The energy transition poses new challenges to all parties within the energy sector. Grid operators, grappling with the upsurge in renewable energy and heightened electrification, find their grid capacities nearing physical limitations. Therefore, it is imperative to forecast grid load in the upcoming hours to days, enabling the anticipation of local congestion and thereby optimal utilization of existing assets.
OpenSTEF provides a complete software stack specifically engineered to forecast the load on the electricity grid for the next hours to days. Given a timeseries of measured (net) load or generation, a fully automated machine learning pipeline is executed which delivers a probabilistic forecast of future load. This is applicable to energy consumption, renewable generation, or a combination of the two. OpenSTEF does not stop at forecating: it validates input data, combines measurements with external predictors such as weather data and market prices, trains any scikit-learn compatible machine learning model, and delivers the forecast via both an API and an (expert) graphical user interface.
The entire stack, crafted on open-source technology and adhering to standards, is organized in a microservice architecture optimized for cloud-deployment.
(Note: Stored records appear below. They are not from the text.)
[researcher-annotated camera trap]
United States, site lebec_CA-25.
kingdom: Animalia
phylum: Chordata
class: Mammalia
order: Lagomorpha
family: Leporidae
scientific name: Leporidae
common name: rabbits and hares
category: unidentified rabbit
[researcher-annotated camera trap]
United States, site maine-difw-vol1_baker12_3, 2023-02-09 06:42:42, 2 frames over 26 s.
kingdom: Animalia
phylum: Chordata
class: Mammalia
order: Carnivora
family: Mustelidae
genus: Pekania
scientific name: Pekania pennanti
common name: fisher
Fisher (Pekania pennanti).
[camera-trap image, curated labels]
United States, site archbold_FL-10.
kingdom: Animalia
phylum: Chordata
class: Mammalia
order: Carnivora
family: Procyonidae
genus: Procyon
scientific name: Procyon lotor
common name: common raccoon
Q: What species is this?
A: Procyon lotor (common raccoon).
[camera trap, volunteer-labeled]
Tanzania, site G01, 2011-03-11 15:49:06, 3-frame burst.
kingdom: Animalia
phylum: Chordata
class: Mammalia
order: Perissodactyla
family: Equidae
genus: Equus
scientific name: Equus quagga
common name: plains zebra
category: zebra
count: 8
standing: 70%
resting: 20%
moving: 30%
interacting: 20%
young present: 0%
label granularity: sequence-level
Resilient: As forecast availability is critical in energy sector applications OpenSTEF deploys multiple fallback stategies. This way a forecast is always available. When a fallback forecast is issued this is always labeled as such making it possible to reconstruct on which forecasts a decision is based.
Cloud based and platform agnostic OpenSTEF is fully containerized and runs on any container platform. A reference implementation is available that can be deployed directly. Most users will however have a unique IT landscape in which case the modular nature of OpenSTEF enables users to easily addapt openSTEF to their environment.
Probabilistic forecasts Making decisions can be difficult, openSTEF enables to make risk-based decisions by providing probabilistic forecasts. This way users can work towards a standard policy to react to predicted events.
Split forecasts in energy source components With an increasing fraction of renewable sources in the energy mix balancing the grid can be challenging. OpenSTEF provides insight in the fraction of wind and solar power generation. This is relevant for EU commision regulation No. 543/2013
There are four repositories regarding OpenSTEF:
OpenSTEF: Basis of all the repositories. Automatic machine learning pipelines. Builds the Opensource Short Term Forecasting package.
OpenSTEF-dbc: Provides (company specific) database connector for OpenSTEF package.
OpenSTEF-reference: Deploy the entire OpenSTEF stack on your machine. Provides a reference implementation of the OpenSTEF stack including datamodels, databases and UI.
OpenSTEF-offline-example: Provides Jupyter Notebooks showing how to use OpenSTEF and apply it’s functionality to your usecase.
These repositories can be found on the Github page: OpenSTEF/.